Er bückte sich schweigend. Seine Frau, die auf der Bank saß und ein Kind an der Brust liegen hatte, blickte uns an; Thränen liefen über ihre Wangen auf ihre Brust, und gewiß, der Säugling trank einige davon mit [316] der Milch seiner Mutter ein. – Wolling sah sorgsam auf seine Frau. Die van Guden bemerkte es und ging eilend zu ihr, küßte eine Thräne weg: »Was ist das, liebe, werthe Lotte?« –– »Süsse, recht süsse Thränen meines, an Ihrem Vergnügen Antheil nehmenden Herzens.« ––

Van Guden küßte sie und das Kind. –– »Dank, meine Liebe! vielen Dank; – aber Sie müssen meine gute Rosalia auch anlächeln und ihre Freundinn werden.« ––

»Recht gerne!« – sagte sie, mit der sanftesten Stimme und Blick.
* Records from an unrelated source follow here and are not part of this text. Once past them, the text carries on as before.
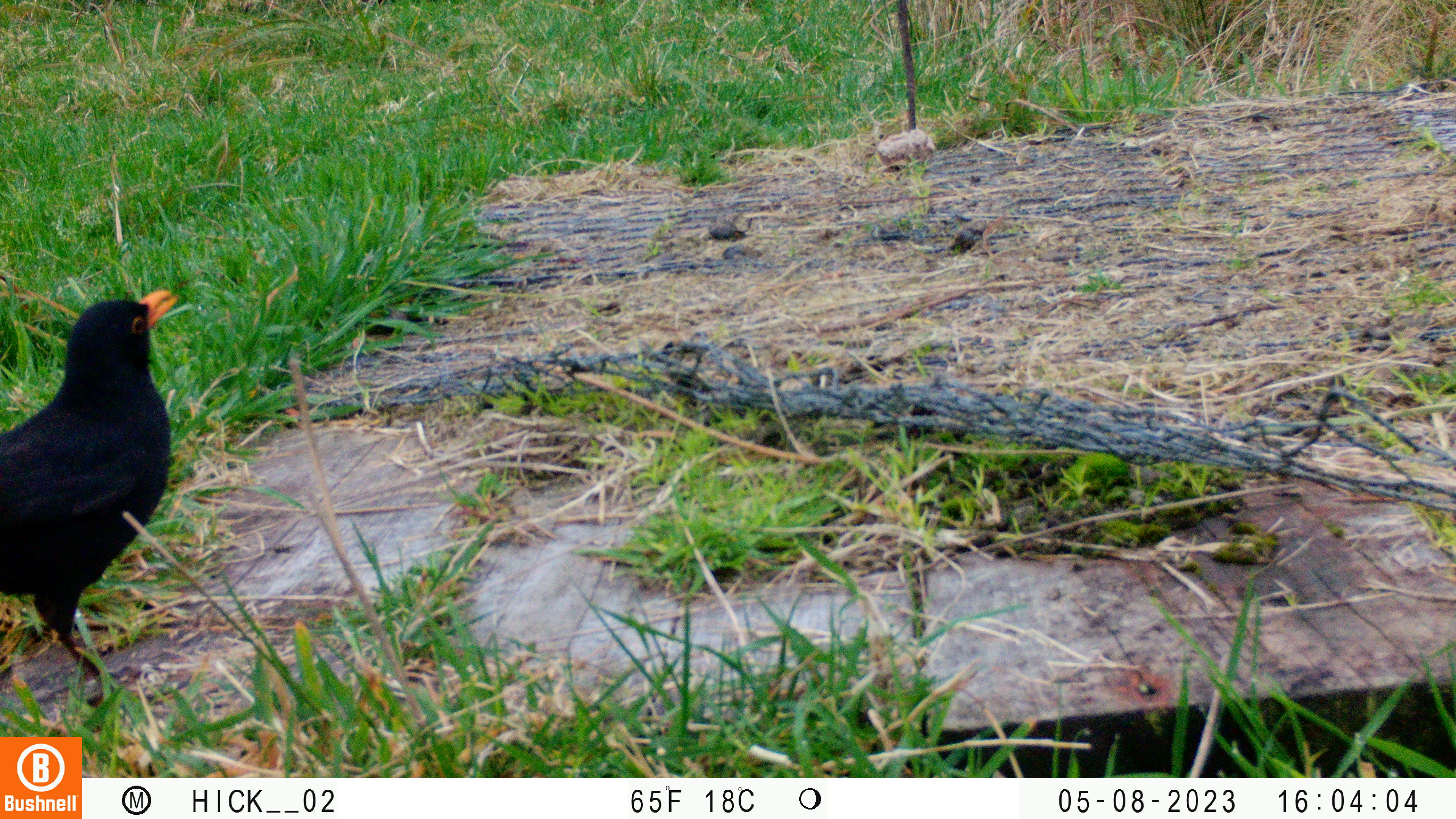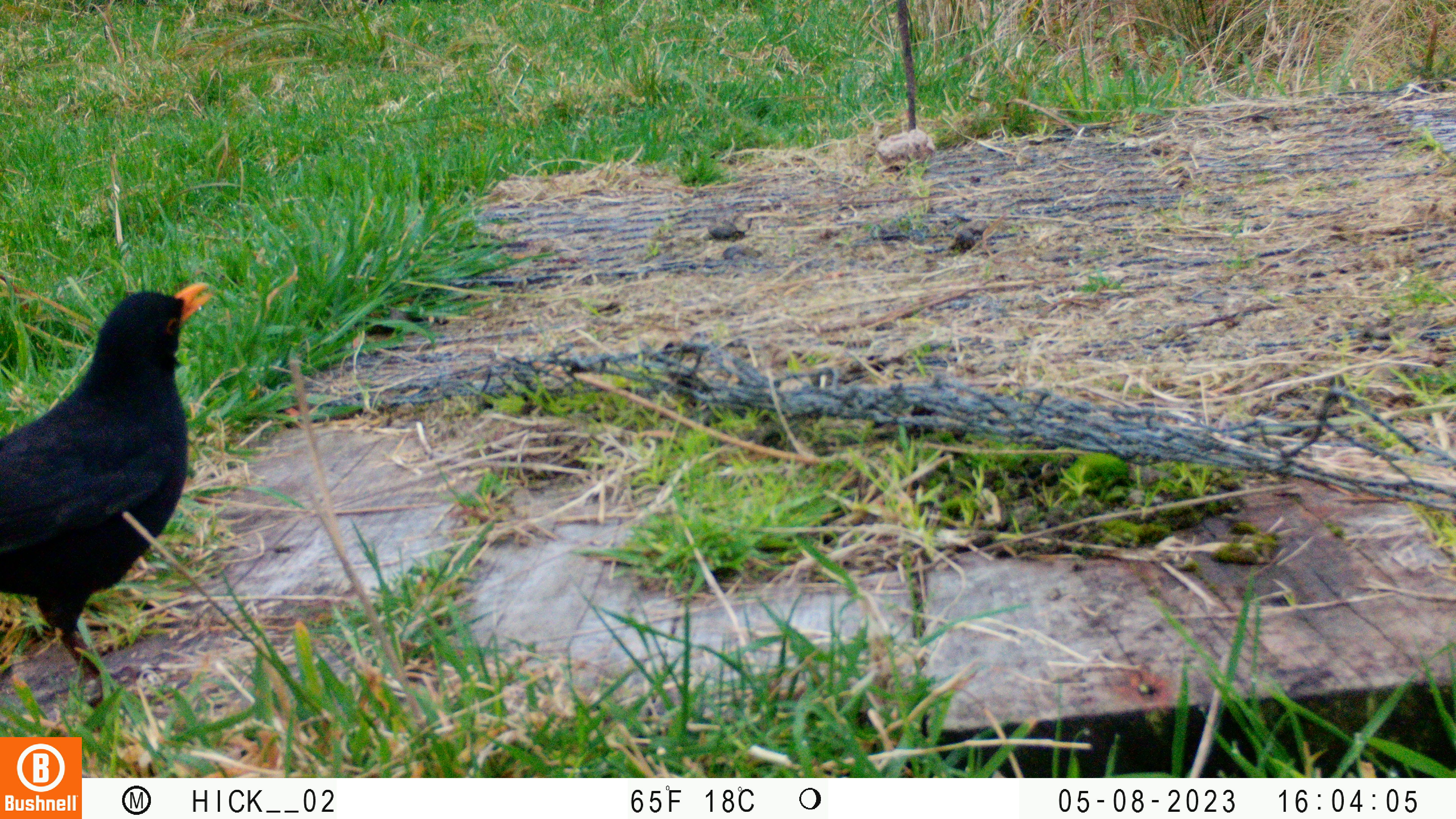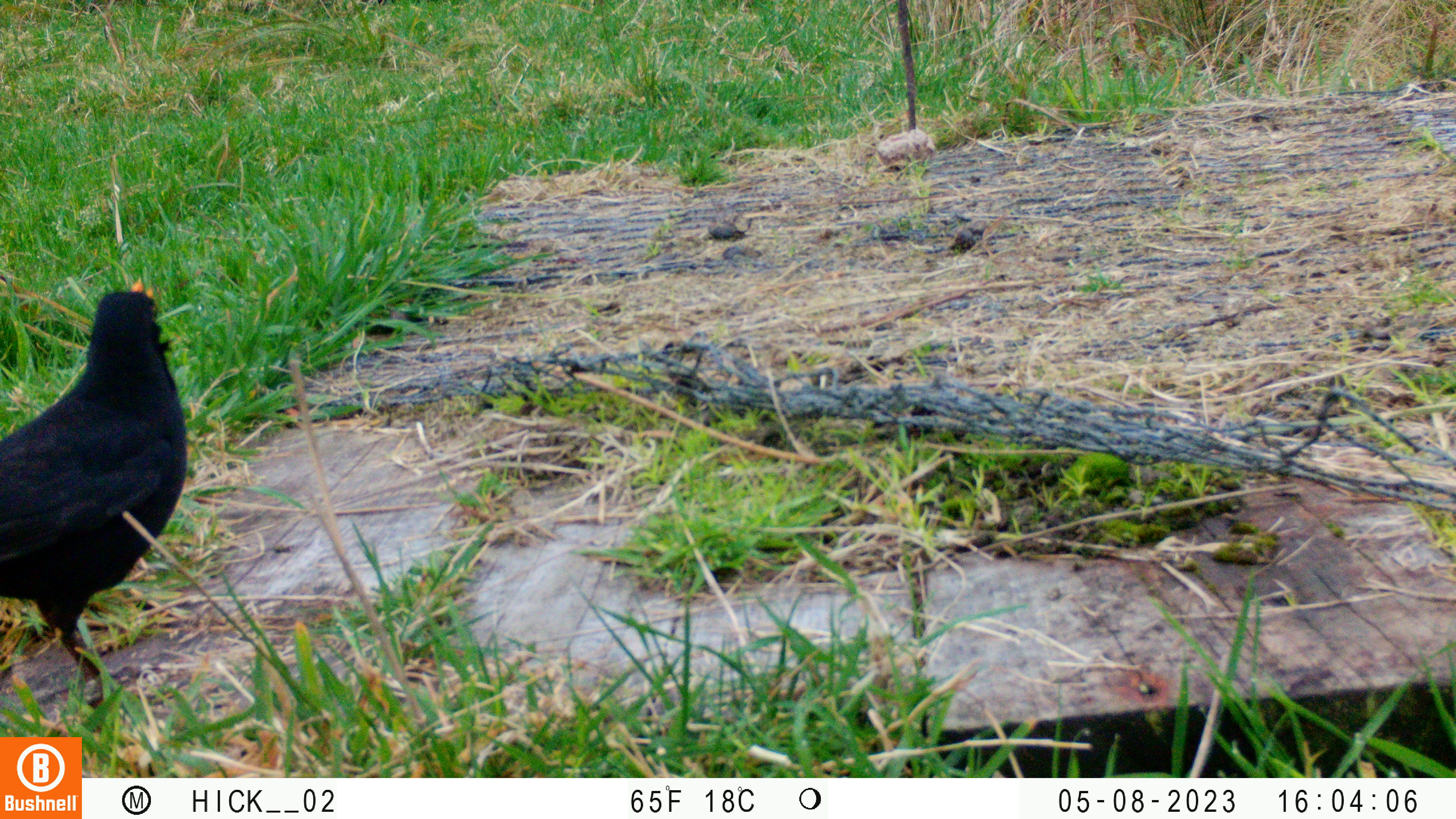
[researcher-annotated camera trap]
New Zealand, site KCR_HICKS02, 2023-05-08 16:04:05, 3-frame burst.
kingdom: Animalia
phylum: Chordata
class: Aves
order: Passeriformes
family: Turdidae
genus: Turdus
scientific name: Turdus merula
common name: eurasian blackbird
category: blackbird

Ich hatte indessen mit der Nanny gesprochen, die ein Huhn auf dem Arm herum trug, weil es mit einem Fuß hinkte. Sie sagte mir, es wäre eine alte, alte Henne, die schon viel Eyer gelegt hätte, und Hühner ausgebrütet, die würde ich im Hofe sehen. – »Vier sind schwarz mit schönen, weißen Häubchen; zwey davon laufen der Großmama Guden immer nach.«

Ich merkte hier, daß dieß noch von den Hühnern in Ruinen waren. – Nun hatte Cleberg mit Wolling Bekanntschaft gemacht. Ein Knecht half die Chaise in die Scheune bringen und meinen kleinen Koffer in unser [317] Zimmer. Ich aß etwas Milch, welche mir die junge Wolling recht artig darbot. Carl brachte unserm Fuhrmann Wein und er wurde dann mit einem Zettel an den Wirth, nach Mahnheim geführt. Mein Mann und Wolling kamen aus dem Thorweg. Cleberg sagte mir, es sey ein entzückender Anblick für ihn gewesen, mich zu sehen mit all meiner Empfindung gegen die kleine Nanny gebeugt; Frau Wolling, ihr schlafendes Kind auf dem Schooß; Madame Guden, die mit leutseliger Güte, Lottchen zusah, die für mich einige Blumen in der Hand hielt, und nur wartete, bis Nanny ausgeschwazt hatte. – –

»Sehen Sie die drey herrlichen Geschöpfe,« sagte Cleberg zu Wolling. ––

»O, das fühl ich recht sehr!« – Nun setzten sich die beyden vortreflichen Männer auch zu uns. Madame Guden fragte meinen Mann, ob ihm das Ansehen von Wollinghof gefiele?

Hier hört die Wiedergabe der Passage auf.